REYNOSA - Mexican auto suppliers mull an uncertain future with vehicle sales at record lows and two automakers in bankruptcy.

The world's sputtering car industry is already choking maquiladoras in Reynosa and across Mexico's northern border, contributing to a 5.3 percent decline in employment in the Mexican state of Tamaulipas, according to a report from the Federal Reserve Bank of Dallas released Wednesday.

Orders for parts have fallen abruptly, forcing factories to halt production an average of 40 percent, said Alberto Murga Garcia, a Monterrey-based lawyer specializing in maquiladora law with the U.S. law firm of Miller Canfield who is familiar with the situation in Reynosa.

"The effect has been very dramatic among all parts of the industry, even those that are specialized with European or Japanese manufacturers," Murga said. "It was one big wave that happened within three months."

Job loss in Mexico's northern states has been dramatic, and on pace with the level of loss in the 2001 recession, according to the Federal Reserve report. In Chihuahua employment fell by 10.4 percent while in Baja California it fell by 7 percent. Job loss among maquiladoras could have been worse here too, but employers struck deals with unions to retain workers, but cut hours, said Otto H. Sampogna, a Monterrey-based attorney, specializing in maquiladora law.

The decline in maquiladora employment could still ripple across the border, with managers and others who live in the U.S. losing jobs. And with factories shipping fewer goods, it could result in a decline in the logistics and shipping industry on this side of the border. But so far, jobs in transportation and manufacturing on the American side have remained steady through much of the recession, according to data from the Texas Workforce Commission.

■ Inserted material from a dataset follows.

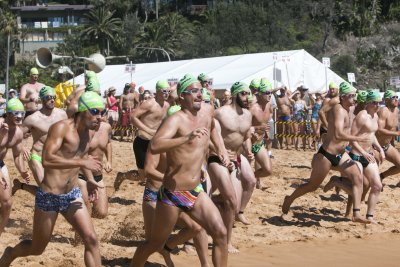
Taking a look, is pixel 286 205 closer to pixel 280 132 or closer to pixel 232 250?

Until recently, the situation in Reynosa was similar as the city continued adding jobs through the early parts of the recession, said Pat Townsend, president and chief executive officer of the Mission Economic Development Corp. But the diversified manufacturing base could only weather the onslaught for so long.

"Reynosa has done an exceptional job in the balance (of the manufacturers) that have been attracted," he said. "(But) it doesn't really matter anymore."

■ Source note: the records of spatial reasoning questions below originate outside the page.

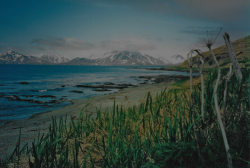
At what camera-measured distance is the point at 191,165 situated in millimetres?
1119

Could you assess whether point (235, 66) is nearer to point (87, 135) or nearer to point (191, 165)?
point (191, 165)

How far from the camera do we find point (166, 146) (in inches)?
46.9

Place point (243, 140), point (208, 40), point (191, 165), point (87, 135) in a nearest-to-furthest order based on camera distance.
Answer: point (208, 40)
point (191, 165)
point (243, 140)
point (87, 135)

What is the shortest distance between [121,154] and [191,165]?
0.56 metres

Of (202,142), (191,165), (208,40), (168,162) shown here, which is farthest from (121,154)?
(208,40)

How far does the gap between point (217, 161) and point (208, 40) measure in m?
0.90

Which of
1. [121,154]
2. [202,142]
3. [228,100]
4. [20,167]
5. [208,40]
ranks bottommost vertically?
[20,167]

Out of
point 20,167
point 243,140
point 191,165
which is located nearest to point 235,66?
point 243,140

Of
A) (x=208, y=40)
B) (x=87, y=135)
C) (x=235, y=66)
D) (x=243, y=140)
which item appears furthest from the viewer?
(x=87, y=135)

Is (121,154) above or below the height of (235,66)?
below

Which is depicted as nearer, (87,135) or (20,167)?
(20,167)

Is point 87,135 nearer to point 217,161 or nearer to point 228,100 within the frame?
point 217,161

Of the close to 170 maquiladoras in Reynosa, more than 50 supply some segment of the automotive industry. Most companies are subsidiaries of American conglomerates, but many are from around the world.

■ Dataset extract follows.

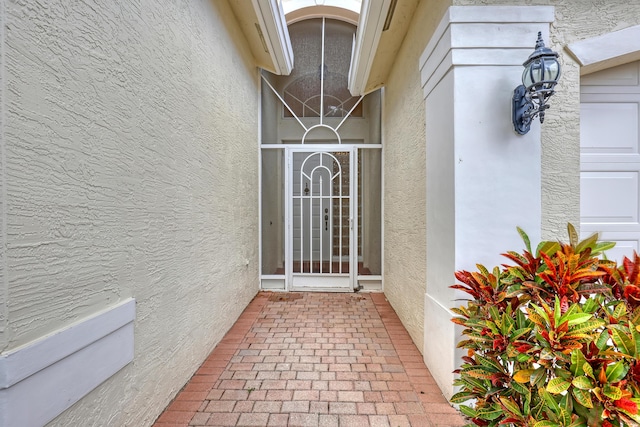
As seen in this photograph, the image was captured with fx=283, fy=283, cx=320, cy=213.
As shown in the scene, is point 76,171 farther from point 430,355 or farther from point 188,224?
point 430,355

With manufacturers producing fewer automobiles, they need fewer parts to make those automobiles: brakes, air conditioning systems and steering wheels among a litany of other parts produced in Reynosa. Separately, the collapse of U.S. manufacturing during the recession caused further job loss among consumer electronic manufacturers, researchers found.

Troubled auto supplier Delphi Automotive Systems runs six maquiladoras in the border town. Takata Mexico, a Japanese airbag and seatbelt manufacturer that analysts said has performed well this recession, has one.

However, factories in Mexico are better poised to weather the recession than their American counterparts, said Jim Gillette, an analyst and consultant with CSM Worldwide, a firm specializing in auto market forecasting and advising. American factories generally have higher fixed capital costs that can not be easily reduced while Mexican factories can quickly reduce their overhead by cutting back on labor hours, Gillette said.

It's a grim assessment, Gillette said. The factory might survive, but by shedding jobs.

"Of all the suppliers in North America, about half of them are still in pretty good shape financially," he said. "Probably ... 12.5 percent (of suppliers) will be liquidated or bought by someone else or be a much different company then they are today."